1/2 sweet onion, minced
1 tablespoon tomato ketchup
1 tablespoon tamari or soy sauce
1 tablespoon Dijon mustard
3/4 cup oats
1/4 cup dry pinto beans
1/4 cup dry red or black beans
1/2 teaspoon ground cumin
3/4 teaspoon chili powder
1/2 medium carrot, grated
2 cloves garlic, grated
1 tablespoon olive oil, plus extra for grilling

For Serving
Grilled Onion slices
4 wheat burger buns
Ketchup or other condiments

Directions

Soak the beans overnight in water to cover and cook the next day for 30 minutes. Drain and cool.

Place the oats in the bowl of the processor and process until finely ground.

Add the 1 tablespoon of olive oil and the remaining ingredients and process until smooth.

Remove the mixture from the processor and shape into four patties. Cover with plastic wrap.

Chill in the refrigerator for a few hours or overnight before grilling.

Brush the patties with olive oil and place on an oiled grill.

Cook for 4 minutes on each side or until golden brown. Place on toasted buns and add a grilled onion slice. Serve with ketchup or other condiments.

Whole-Wheat Burger Buns

6 buns

Ingredients

1 1/2 cups whole-wheat flour
1 1/2 cups all-purpose flour
2 tablespoons vital wheat gluten
1 1/2 teaspoons instant dry yeast
1/2 teaspoon baking soda
1 teaspoon salt
1 1/2 cups warm water
2 teaspoons honey
3 tablespoons vegetable oil

Directions

In the bowl of an electric mixer with the paddle attachment, stir together the flours, yeast, salt, wheat gluten and baking soda.

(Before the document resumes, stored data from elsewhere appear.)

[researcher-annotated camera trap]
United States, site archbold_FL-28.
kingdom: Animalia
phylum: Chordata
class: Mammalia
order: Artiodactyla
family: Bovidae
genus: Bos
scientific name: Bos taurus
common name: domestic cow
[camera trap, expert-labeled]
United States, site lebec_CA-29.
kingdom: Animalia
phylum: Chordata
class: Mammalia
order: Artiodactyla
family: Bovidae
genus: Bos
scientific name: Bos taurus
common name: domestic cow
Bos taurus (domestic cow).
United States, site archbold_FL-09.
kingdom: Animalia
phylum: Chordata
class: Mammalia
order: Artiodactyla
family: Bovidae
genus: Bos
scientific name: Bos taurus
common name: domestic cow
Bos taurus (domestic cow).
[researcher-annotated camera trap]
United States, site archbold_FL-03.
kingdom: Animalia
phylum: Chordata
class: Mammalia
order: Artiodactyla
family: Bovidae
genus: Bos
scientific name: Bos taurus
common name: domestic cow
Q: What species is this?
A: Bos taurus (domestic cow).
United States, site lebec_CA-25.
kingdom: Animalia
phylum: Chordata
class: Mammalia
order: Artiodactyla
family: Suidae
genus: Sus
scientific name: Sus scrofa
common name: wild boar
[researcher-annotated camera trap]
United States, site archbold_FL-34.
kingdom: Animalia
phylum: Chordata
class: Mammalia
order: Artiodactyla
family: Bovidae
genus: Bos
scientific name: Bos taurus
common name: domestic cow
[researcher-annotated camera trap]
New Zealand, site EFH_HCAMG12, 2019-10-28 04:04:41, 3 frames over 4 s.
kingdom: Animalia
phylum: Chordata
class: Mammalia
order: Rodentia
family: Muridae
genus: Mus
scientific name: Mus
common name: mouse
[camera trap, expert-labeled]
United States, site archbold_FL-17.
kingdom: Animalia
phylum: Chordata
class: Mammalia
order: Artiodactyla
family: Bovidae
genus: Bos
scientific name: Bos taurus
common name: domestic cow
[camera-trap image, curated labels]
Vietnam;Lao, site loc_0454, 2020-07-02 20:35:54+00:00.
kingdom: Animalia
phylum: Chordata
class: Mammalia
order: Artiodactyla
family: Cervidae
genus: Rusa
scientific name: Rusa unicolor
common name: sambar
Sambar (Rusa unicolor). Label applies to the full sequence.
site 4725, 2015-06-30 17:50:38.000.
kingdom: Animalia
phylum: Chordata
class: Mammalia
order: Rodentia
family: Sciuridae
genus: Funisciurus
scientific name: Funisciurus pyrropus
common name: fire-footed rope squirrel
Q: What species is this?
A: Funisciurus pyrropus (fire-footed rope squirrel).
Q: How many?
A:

Add the warm water, honey and oil. Mix on medium speed until the dough comes together around the paddle.

Switch to the dough hook and knead on low until the dough is smooth but slightly sticky.

Place in an oiled bowl, turning over once to coat all over with oil, cover with a kitchen towel, and set aside for 2 hours until the dough has risen.

Punch down the dough and divide into 6 smooth balls

Place the buns on a lightly greased and floured baking sheet, a few inches apart or in a greased burger baking pan.

Flatten the tops slightly with your fingers, and let the buns rise for an hour.

Preheat the oven to 375 degrees F. Place the buns in the oven and bake for about 15 minutes.

Remove to a rack and allow the buns to cool.

Zucchini Fennel Salad

Ingredients

Salad
1 large zucchini, sliced very thin
Half red onion, sliced very thin
1 small fennel bulb, thinly sliced
12 Italian green olives, pitted and chopped

Dressing
3 tablespoons orange juice
3 tablespoons extra virgin olive oil
1 teaspoon dried dill weed
1/2 teaspoon salt
1/4 teaspoon pepper
1 clove garlic, grated
1/4 teaspoon orange zest

Directions

In a large serving bowl, combine the zucchini, onion, olives and fennel.

In a jar with a tight-fitting lid, combine the dressing ingredients; shake well.

Pour over the zucchini mixture and toss to coat. Refrigerate for several hours until chilled before serving.

Peach Crisp

Ingredients

Filling
4 cups peaches, peeled and sliced (about 8 medium peaches)
2-3 tablespoons agave nectar, depending on the sweetness of the peaches

Topping
½ cup all-purpose flour
½ cup oats
1/3 cup chopped pecans
1/4 – 1/3 cup brown sugar
1/2 teaspoon ground cinnamon
1/4 cup vegetable oil

Directions

Preheat the oven to 350ºF.

In a large bowl, combine the fruit and the agave nectar. Spread the mixture evenly in an 8×8-inch baking pan.

In a medium-sized bowl, combine the flour, oats, pecans, brown sugar and cinnamon.

Stir the oil into the topping mix with a fork until you get a crumbly mixture forms.

Sprinkle this mixture evenly over the fruit in the baking pan.

Bake for 50 minutes, until the fruit is bubbling and the top is golden.